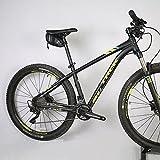 WOTOW Rainproof Bicycle Saddle Bag, Waxed Under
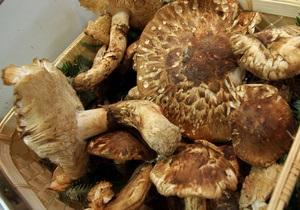 В Херсонской области семья отравилась грибами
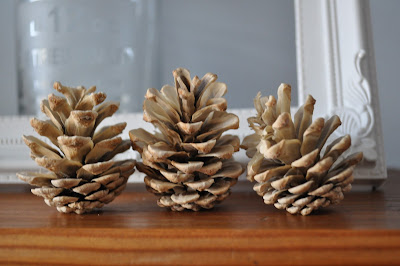 bleached pine cones http://snadralovesblogging.blogspot.co.uk/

WHAT NEEDS TO BE DONE
Take the line with "В Херсонской области" and each line after it through the end of the material above, and reproduce them exactly, both ends included, without pictures.

SOLUTION TO THE EXERCISE
 В Херсонской области семья отравилась грибами
 bleached pine cones http://snadralovesblogging.blogspot.co.uk/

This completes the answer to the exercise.